Usefulness of the recombinant liver stage antigen-3 for an early serodiagnosis of Plasmodium falciparum infection
Article information
Abstract
In order to develop tools for an early serodiagnosis of Plasmodium falciparum infection, we evaluated the usefulness of P. falciparum liver stage antigen-3 (LSA-3) as a serodiagnostic antigen. A portion of LSA-3 gene was cloned, and its recombinant protein (rLSA-3) was expressed in Escherichia coli and purified by column chromatography. The purified rLSA-3 and 120 test blood/serum samples collected from inhabitants in malaria-endemic areas of Mandalay, Myanmar were used for this study. In microscopic examinations of blood samples, P. falciparum positive rate was 39.1% (47/120) in thin smear trials, and 33.3% (40/120) in thick smear trials. Although the positive rate associated with the rLSA-3 (30.8%) was lower than that of the blood stage antigens (70.8%), rLSA-3 based enzyme-linked immunosorbent assay could detect 12 seropositive cases (10.0%), in which blood stage antigens were not detected. These results indicate that the LSA-3 is a useful antigen for an early serodiagnosis of P. falciparum infection.
INTRODUCTION
Malaria, caused by the apicomplexan protozoa Plasmodium sp., is one of the most important infectious diseases worldwide, and the problem appears to be worsening (Breman et al., 2001; Snow et al., 2001). Although the morbidity and mortality rates have been declining gradually, malaria continues to constitute the major cause of mortality and morbidity in many parts of the world. Approximately 300 to 500 million new malaria cases and 2 to 5 million deaths are estimated to occur annually. The emergence and rapid spread of resistant strains to commonly used antimalarial drugs, including chloroquine and antifolates, poses a serious challenge to the malaria control (Wellems and Plowe, 2001; Roper et al., 2003; Baird, 2004; Gregson and Plowe, 2005).

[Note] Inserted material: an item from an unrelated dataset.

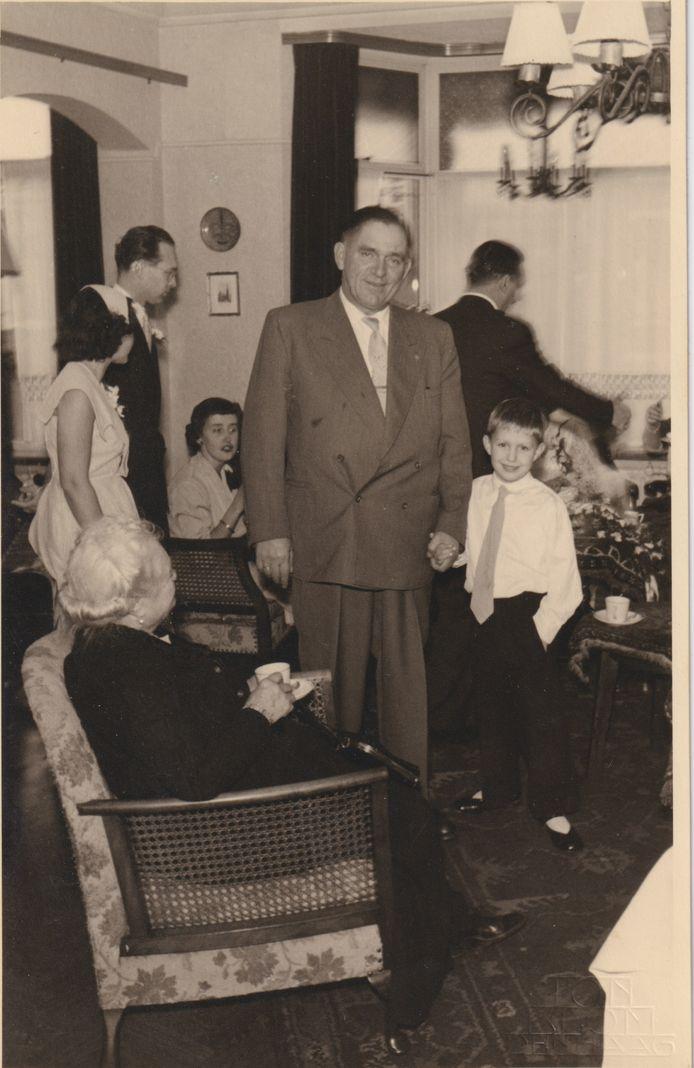 Hans naast zijn vader.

Vivax malaria reemerged in 1993 and continues to be a big health threat to Korea (Chai et al., 1994; Cho et al., 1994; Yeom et al., 2005). Recent increases of overseas travel and economic activities with other countries, especially those having malaria-endemic regions, make another concern with falciparum malaria. In deed, 476 imported malaria cases have been reported from 1994 to 2004 in the Republic of Korea (unpublished data, Korea Center for Disease Control and Prevention). Most of these patients were infected with Plasmodium falciparum and had been infected principally in Asia and Africa where drug resistance strains are prevalent. Therefore, an early diagnosis, with prompt treatment, is highly important. In this respect, development of protocols and materials for an earlier diagnosis of falciparum malaria is urgently necessitated.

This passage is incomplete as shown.